Extracted information
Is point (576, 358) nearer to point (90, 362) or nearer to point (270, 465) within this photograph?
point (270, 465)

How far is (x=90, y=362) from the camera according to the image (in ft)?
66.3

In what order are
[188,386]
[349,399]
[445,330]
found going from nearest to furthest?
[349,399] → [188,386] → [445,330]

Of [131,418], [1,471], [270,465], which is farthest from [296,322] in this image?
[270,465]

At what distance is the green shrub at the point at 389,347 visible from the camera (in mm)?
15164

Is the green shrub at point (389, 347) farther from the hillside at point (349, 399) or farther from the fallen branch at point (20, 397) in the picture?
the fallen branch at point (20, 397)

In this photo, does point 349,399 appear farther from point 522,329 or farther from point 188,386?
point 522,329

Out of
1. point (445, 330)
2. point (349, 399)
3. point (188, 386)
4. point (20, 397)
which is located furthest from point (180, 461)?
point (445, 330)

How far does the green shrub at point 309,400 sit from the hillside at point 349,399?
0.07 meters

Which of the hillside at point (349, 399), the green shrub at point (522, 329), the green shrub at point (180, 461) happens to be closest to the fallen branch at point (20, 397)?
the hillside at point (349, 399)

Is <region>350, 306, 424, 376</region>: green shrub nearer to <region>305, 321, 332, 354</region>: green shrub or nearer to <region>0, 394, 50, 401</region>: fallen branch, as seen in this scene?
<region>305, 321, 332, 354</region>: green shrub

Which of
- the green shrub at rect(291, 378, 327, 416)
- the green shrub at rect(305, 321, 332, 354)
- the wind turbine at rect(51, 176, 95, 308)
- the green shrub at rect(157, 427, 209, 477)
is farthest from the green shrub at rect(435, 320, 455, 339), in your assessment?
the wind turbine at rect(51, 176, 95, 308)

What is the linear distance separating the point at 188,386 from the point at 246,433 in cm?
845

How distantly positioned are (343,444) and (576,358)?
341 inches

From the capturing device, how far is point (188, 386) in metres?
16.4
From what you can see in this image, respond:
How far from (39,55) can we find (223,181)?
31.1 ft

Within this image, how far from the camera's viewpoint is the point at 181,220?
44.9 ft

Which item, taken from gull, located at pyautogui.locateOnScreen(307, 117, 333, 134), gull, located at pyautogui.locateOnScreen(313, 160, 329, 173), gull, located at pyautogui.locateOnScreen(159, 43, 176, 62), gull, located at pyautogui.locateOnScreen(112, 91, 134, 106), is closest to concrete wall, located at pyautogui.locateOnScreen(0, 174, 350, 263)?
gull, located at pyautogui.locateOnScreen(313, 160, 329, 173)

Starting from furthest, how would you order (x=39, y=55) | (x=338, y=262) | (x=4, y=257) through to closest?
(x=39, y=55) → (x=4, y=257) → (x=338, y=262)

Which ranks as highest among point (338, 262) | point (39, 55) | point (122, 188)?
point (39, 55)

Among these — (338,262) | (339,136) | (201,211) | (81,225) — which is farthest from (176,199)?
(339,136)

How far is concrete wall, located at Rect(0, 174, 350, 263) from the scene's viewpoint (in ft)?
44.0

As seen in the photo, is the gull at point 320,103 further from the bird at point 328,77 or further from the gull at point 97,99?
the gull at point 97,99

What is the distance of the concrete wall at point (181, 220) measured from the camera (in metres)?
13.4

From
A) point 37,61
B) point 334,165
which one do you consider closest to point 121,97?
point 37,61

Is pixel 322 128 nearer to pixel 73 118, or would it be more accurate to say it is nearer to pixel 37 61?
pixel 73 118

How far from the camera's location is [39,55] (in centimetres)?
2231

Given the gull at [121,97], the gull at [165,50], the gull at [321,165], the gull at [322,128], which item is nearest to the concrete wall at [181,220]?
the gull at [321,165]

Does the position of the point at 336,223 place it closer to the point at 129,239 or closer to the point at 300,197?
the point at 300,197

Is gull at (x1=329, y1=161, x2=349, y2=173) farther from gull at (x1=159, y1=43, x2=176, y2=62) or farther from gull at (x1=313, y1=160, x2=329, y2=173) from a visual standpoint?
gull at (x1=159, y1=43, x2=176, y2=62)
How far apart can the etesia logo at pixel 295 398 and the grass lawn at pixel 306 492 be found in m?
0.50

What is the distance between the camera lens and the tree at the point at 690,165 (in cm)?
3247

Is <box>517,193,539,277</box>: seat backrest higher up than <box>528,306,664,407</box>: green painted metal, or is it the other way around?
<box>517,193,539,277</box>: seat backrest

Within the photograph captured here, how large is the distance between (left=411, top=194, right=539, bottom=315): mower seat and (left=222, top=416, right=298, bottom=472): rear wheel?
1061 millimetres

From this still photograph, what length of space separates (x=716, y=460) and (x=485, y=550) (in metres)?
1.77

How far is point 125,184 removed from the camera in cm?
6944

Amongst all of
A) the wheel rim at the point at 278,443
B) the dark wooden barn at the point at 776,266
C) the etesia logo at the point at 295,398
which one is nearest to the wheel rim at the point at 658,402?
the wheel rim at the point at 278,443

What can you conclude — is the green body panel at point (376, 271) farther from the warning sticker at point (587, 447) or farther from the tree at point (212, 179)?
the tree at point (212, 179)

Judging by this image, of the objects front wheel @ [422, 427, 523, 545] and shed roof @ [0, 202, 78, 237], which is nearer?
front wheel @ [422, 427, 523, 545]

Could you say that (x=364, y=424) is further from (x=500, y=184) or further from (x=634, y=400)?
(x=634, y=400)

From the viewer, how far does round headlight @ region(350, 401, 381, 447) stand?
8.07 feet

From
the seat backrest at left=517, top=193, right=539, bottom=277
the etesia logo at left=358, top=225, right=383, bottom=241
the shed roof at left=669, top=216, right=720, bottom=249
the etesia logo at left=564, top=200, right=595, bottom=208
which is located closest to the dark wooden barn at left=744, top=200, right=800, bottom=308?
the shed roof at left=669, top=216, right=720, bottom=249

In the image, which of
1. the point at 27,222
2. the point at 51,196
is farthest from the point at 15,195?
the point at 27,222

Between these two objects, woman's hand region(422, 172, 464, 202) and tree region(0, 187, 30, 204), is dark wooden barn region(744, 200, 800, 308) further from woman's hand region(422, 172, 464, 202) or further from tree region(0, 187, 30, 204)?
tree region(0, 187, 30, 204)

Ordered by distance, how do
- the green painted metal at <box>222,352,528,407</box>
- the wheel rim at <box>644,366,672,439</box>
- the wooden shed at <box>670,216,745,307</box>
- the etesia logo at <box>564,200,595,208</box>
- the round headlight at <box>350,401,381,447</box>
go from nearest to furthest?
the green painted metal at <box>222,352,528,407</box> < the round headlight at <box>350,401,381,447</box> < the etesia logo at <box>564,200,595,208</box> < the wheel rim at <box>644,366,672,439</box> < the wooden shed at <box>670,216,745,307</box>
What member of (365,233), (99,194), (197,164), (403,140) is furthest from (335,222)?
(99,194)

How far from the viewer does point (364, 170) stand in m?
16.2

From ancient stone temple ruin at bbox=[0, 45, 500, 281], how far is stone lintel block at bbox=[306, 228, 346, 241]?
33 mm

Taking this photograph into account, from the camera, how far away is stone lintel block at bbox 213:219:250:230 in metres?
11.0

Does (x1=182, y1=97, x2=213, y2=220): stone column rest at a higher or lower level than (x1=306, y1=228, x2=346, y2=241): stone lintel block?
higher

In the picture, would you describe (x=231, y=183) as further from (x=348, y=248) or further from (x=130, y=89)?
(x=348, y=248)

Given task
Repeat the entries shown above, every one, word for word.

Solution to the exercise
Is point (576, 358) nearer to point (90, 362) or nearer to point (270, 465) within this photograph?
point (270, 465)

How far is (x=90, y=362) from the camera according to the image (in ft)?
66.3

In what order are
[188,386]
[349,399]
[445,330]
found going from nearest to furthest?
[349,399] → [188,386] → [445,330]

Of [131,418], [1,471], [270,465], which is farthest from [296,322] in this image?
[270,465]

At what distance is the green shrub at the point at 389,347 visible from the camera (in mm)?
15164

Is the green shrub at point (389, 347) farther from the hillside at point (349, 399) or farther from the fallen branch at point (20, 397) in the picture?
the fallen branch at point (20, 397)

In this photo, does point 349,399 appear farther from point 522,329 or farther from point 188,386?
point 522,329

Out of
1. point (445, 330)
2. point (349, 399)
3. point (188, 386)
4. point (20, 397)
which is located furthest from point (180, 461)?
point (445, 330)

How far does the green shrub at point 309,400 sit from the hillside at point 349,399?
0.07 meters

Which of the hillside at point (349, 399), the green shrub at point (522, 329), the green shrub at point (180, 461) happens to be closest to the fallen branch at point (20, 397)?
the hillside at point (349, 399)

Is <region>350, 306, 424, 376</region>: green shrub nearer to <region>305, 321, 332, 354</region>: green shrub or nearer to <region>0, 394, 50, 401</region>: fallen branch, as seen in this scene?
<region>305, 321, 332, 354</region>: green shrub

Which of
- the green shrub at rect(291, 378, 327, 416)
- the green shrub at rect(305, 321, 332, 354)
- the wind turbine at rect(51, 176, 95, 308)
- the green shrub at rect(157, 427, 209, 477)
is farthest from the green shrub at rect(435, 320, 455, 339), in your assessment?
the wind turbine at rect(51, 176, 95, 308)

What is the linear distance separating the point at 188,386 from the point at 246,433 in cm?
845

How distantly positioned are (343,444) and (576,358)?
341 inches

From the capturing device, how far is point (188, 386) in metres?
16.4
From what you can see in this image, respond:
How far from (39,55) can we find (223,181)?
31.1 ft

Within this image, how far from the camera's viewpoint is the point at 181,220?
44.9 ft

Which item, taken from gull, located at pyautogui.locateOnScreen(307, 117, 333, 134), gull, located at pyautogui.locateOnScreen(313, 160, 329, 173), gull, located at pyautogui.locateOnScreen(159, 43, 176, 62), gull, located at pyautogui.locateOnScreen(112, 91, 134, 106), is closest to concrete wall, located at pyautogui.locateOnScreen(0, 174, 350, 263)?
gull, located at pyautogui.locateOnScreen(313, 160, 329, 173)

Starting from furthest, how would you order (x=39, y=55) | (x=338, y=262) | (x=4, y=257) through to closest?
(x=39, y=55) → (x=4, y=257) → (x=338, y=262)

Which ranks as highest among point (338, 262) | point (39, 55) | point (122, 188)?
point (39, 55)

Among these — (338,262) | (339,136) | (201,211) | (81,225) — which is farthest from (176,199)?
(339,136)

How far is concrete wall, located at Rect(0, 174, 350, 263) from the scene's viewpoint (in ft)?
44.0

As seen in the photo, is the gull at point 320,103 further from the bird at point 328,77 or further from the gull at point 97,99?
the gull at point 97,99

What is the distance of the concrete wall at point (181, 220) measured from the camera (in metres)?
13.4

From
A) point 37,61
B) point 334,165
which one do you consider closest to point 121,97?
point 37,61

Is pixel 322 128 nearer to pixel 73 118, or would it be more accurate to say it is nearer to pixel 37 61?
pixel 73 118

How far from the camera's location is [39,55] (in centimetres)?
2231

Given the gull at [121,97], the gull at [165,50], the gull at [321,165], the gull at [322,128], which item is nearest to the concrete wall at [181,220]?
the gull at [321,165]

Does the position of the point at 336,223 place it closer to the point at 129,239 or closer to the point at 300,197?
the point at 300,197

Is gull at (x1=329, y1=161, x2=349, y2=173) farther from gull at (x1=159, y1=43, x2=176, y2=62) or farther from gull at (x1=313, y1=160, x2=329, y2=173) from a visual standpoint?
gull at (x1=159, y1=43, x2=176, y2=62)
How far apart can the etesia logo at pixel 295 398 and the grass lawn at pixel 306 492 be found in m?
0.50

What is the distance between the camera lens and the tree at the point at 690,165 (in cm)?
3247

Is <box>517,193,539,277</box>: seat backrest higher up than <box>528,306,664,407</box>: green painted metal, or is it the other way around?
<box>517,193,539,277</box>: seat backrest

Within the photograph captured here, how large is the distance between (left=411, top=194, right=539, bottom=315): mower seat and (left=222, top=416, right=298, bottom=472): rear wheel?
1061 millimetres

From this still photograph, what length of space separates (x=716, y=460) and (x=485, y=550) (in metres)?
1.77

How far is point 125,184 removed from the camera in cm?
6944

Amongst all of
A) the wheel rim at the point at 278,443
B) the dark wooden barn at the point at 776,266
C) the etesia logo at the point at 295,398
which one is nearest to the wheel rim at the point at 658,402?
the wheel rim at the point at 278,443

What can you conclude — is the green body panel at point (376, 271) farther from the warning sticker at point (587, 447) or farther from the tree at point (212, 179)?
the tree at point (212, 179)

Judging by this image, of the objects front wheel @ [422, 427, 523, 545] and shed roof @ [0, 202, 78, 237], which is nearer?
front wheel @ [422, 427, 523, 545]

Could you say that (x=364, y=424) is further from (x=500, y=184) or further from (x=634, y=400)?
(x=634, y=400)

From the viewer, how far does round headlight @ region(350, 401, 381, 447) stand?
8.07 feet

From
the seat backrest at left=517, top=193, right=539, bottom=277
the etesia logo at left=358, top=225, right=383, bottom=241
the shed roof at left=669, top=216, right=720, bottom=249
the etesia logo at left=564, top=200, right=595, bottom=208
which is located closest to the dark wooden barn at left=744, top=200, right=800, bottom=308?
the shed roof at left=669, top=216, right=720, bottom=249

In the image, which of
1. the point at 27,222
2. the point at 51,196
is farthest from the point at 15,195?
the point at 27,222

Between these two objects, woman's hand region(422, 172, 464, 202) and tree region(0, 187, 30, 204), is dark wooden barn region(744, 200, 800, 308) further from woman's hand region(422, 172, 464, 202) or further from tree region(0, 187, 30, 204)?
tree region(0, 187, 30, 204)

Ordered by distance, how do
- the green painted metal at <box>222,352,528,407</box>
- the wheel rim at <box>644,366,672,439</box>
- the wooden shed at <box>670,216,745,307</box>
- the etesia logo at <box>564,200,595,208</box>
- the round headlight at <box>350,401,381,447</box>
go from nearest to furthest?
the green painted metal at <box>222,352,528,407</box> < the round headlight at <box>350,401,381,447</box> < the etesia logo at <box>564,200,595,208</box> < the wheel rim at <box>644,366,672,439</box> < the wooden shed at <box>670,216,745,307</box>
What member of (365,233), (99,194), (197,164), (403,140) is furthest from (335,222)?
(99,194)

How far from the viewer does point (364, 170) stand in m?
16.2

From ancient stone temple ruin at bbox=[0, 45, 500, 281], how far is stone lintel block at bbox=[306, 228, 346, 241]?
33 mm

Taking this photograph into account, from the camera, how far away is stone lintel block at bbox 213:219:250:230 in metres?
11.0

Does (x1=182, y1=97, x2=213, y2=220): stone column rest at a higher or lower level than (x1=306, y1=228, x2=346, y2=241): stone lintel block?
higher

In the picture, would you describe (x=231, y=183) as further from (x=348, y=248) or further from (x=130, y=89)?
(x=348, y=248)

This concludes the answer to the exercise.